Op-ed: How the Voices of Children Have Helped Turn the Tide on Marriage Equality


Millions of children across the country helped make marriage equality a reality in so many homes.

I was heartened to see Friday's statement by Attorney General Eric Holder announcing that the federal government will recognize same-sex marriages happening in the states affected by the Supreme Court's recent decision not to review three federal appeals court's rulings that overturned marriage bans for same-sex couples.

Beyond Holder's action itself I was struck by the words he used to explain the move:

"The practical consequences of the Court's decision are profound for families throughout the nation. Within hours of the decision, same-sex couples in Indiana, Oklahoma, Utah, Virginia, and Wisconsin were able to have their unions recognized in the states where they live -- to stand with their partners, and with their children, as loving and committed families with the full protection of the law."

The attorney general's inclusion of families and children went right to the heart of the matter for gay dads like me and the millions of other LGBTQ families I represent in my leadership role at the national organization Family Equality Council. Holder validated all of our efforts to amplify the lives and the stories of the children who are impacted by the level of recognition their parents are afforded under the law.

Through our "Voices of Children" amicus briefs, we have put children's testimonials directly before judges in cases from the landmark Windsor and Perry cases in 2013 to the recent Fourth, Seventh and 10th Circuit decisions to both of the recent Ninth Circuit rulings in Idaho and Nevada and the one just this past Friday morning in Arizona.

Our arguments center on the vital need to safeguard our children because all families deserve to be valued and treated equally. And federal judges have taken notice. During oral arguments in the Proposition 8 case in 2013, Supreme Court Justice Anthony Kennedy referenced our brief as a key example of the unfairness of the law. In August of this year, Judge Richard Posner shined a bright spotlight on our brief during Seventh Circuit Court of Appeals arguments before he authored the opinion ultimately overturning marriage bans in Indiana and Wisconsin.

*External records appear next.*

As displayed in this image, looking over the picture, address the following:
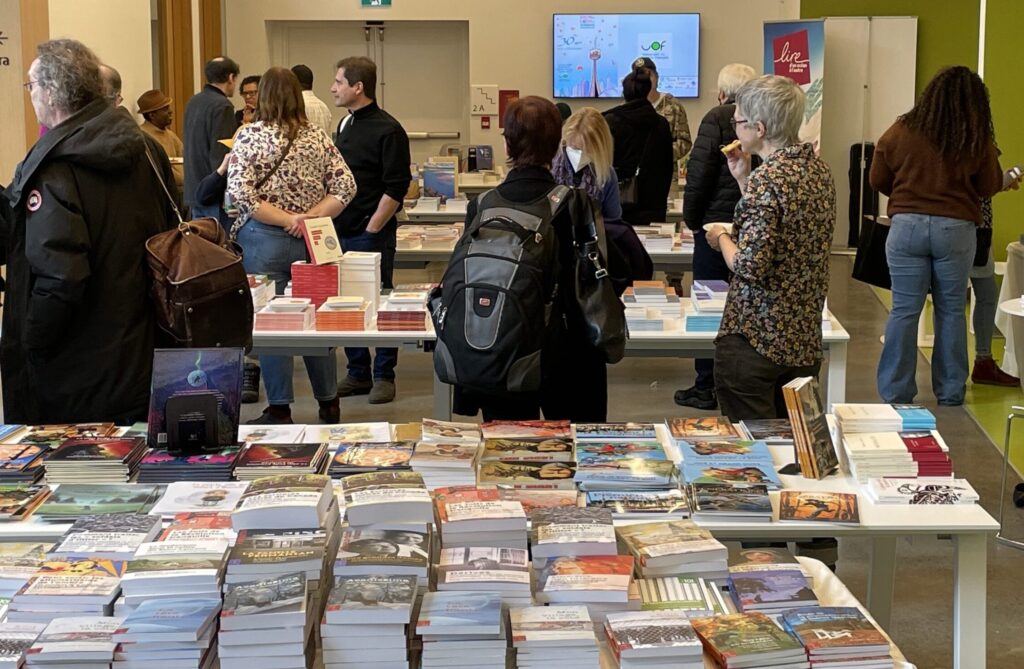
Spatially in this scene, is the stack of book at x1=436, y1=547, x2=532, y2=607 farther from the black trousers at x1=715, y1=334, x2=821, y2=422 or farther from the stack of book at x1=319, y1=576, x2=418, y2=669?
the black trousers at x1=715, y1=334, x2=821, y2=422

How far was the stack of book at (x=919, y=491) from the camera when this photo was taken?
105 inches

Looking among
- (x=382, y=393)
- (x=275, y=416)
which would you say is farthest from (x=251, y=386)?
(x=275, y=416)

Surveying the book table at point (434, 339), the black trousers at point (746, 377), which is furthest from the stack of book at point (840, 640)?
the book table at point (434, 339)

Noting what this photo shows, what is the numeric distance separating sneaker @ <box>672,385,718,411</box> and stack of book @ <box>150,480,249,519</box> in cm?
409

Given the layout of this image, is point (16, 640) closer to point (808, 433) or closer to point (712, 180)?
point (808, 433)

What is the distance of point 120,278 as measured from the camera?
338 cm

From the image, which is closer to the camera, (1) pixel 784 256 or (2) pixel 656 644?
(2) pixel 656 644

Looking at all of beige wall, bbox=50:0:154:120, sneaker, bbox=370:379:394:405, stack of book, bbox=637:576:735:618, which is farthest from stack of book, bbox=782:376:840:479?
beige wall, bbox=50:0:154:120

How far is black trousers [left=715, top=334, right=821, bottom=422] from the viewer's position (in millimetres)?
3596

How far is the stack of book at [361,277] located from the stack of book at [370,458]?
81.0 inches

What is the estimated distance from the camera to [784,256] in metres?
3.46

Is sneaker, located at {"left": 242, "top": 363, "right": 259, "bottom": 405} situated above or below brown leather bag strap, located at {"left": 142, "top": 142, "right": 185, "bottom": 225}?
below

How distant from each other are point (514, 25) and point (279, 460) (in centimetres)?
1115

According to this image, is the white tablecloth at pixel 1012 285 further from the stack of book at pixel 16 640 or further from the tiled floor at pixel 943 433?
the stack of book at pixel 16 640
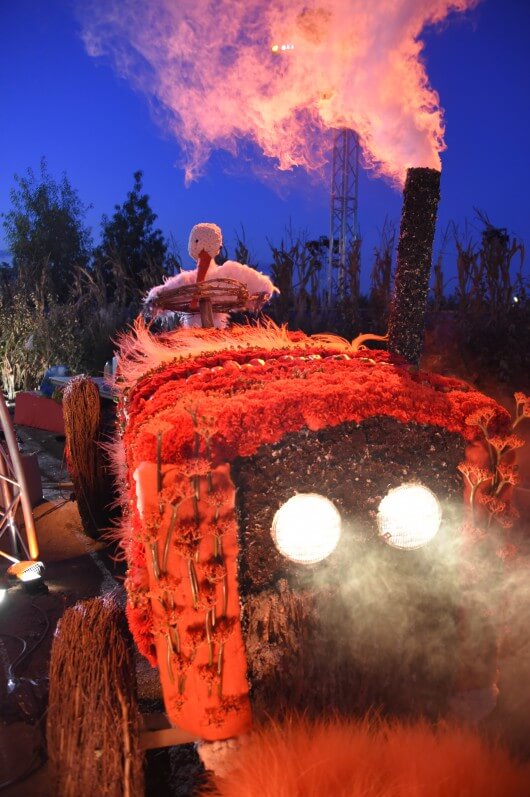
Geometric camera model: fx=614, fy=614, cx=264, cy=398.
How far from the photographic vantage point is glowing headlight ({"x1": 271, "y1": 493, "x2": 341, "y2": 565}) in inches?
68.6

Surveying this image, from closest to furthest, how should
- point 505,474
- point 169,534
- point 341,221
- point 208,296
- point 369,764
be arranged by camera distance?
1. point 369,764
2. point 169,534
3. point 505,474
4. point 208,296
5. point 341,221

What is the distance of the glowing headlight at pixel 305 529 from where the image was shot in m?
1.74

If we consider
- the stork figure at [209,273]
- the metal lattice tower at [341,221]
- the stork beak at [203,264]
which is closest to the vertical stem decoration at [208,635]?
the stork figure at [209,273]

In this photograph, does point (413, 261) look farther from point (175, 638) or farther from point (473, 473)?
point (175, 638)

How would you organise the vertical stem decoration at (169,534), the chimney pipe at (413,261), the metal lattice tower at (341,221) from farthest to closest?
the metal lattice tower at (341,221)
the chimney pipe at (413,261)
the vertical stem decoration at (169,534)

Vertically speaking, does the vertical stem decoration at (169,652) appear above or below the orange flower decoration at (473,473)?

Posner -- a Republican and Reagan appointee -- questioned attorneys arguing to keep the bans, saying:

"Did you read the amici curiae brief of the Family Equality Council? ... It has a great deal of rather harrowing information about the problems created for children and their parents in the case of same-sex couples not being allowed to marry who have adopted children -- how they feel when they grow up, how what happens when one of their parents dies."

The Seventh Circuit went on to rule in favor of marriage equality, and the decision undoubtedly came in part because we exposed the court to the concrete harms that children face when their parents are denied equal protection under the law. Anna Frackman of Wisconsin shared her story in the brief before the Seventh Circuit:

"Frackman says that her 'family lacked the advantages and protections that marriage affords,' explaining that '[a]mong other things, my parents had to pay significantly more in taxes and for insurance premiums on separate plans. If one of us needed to be in the hospital, we were not even guaranteed the right to be with our loved ones while they were scared and in pain.'"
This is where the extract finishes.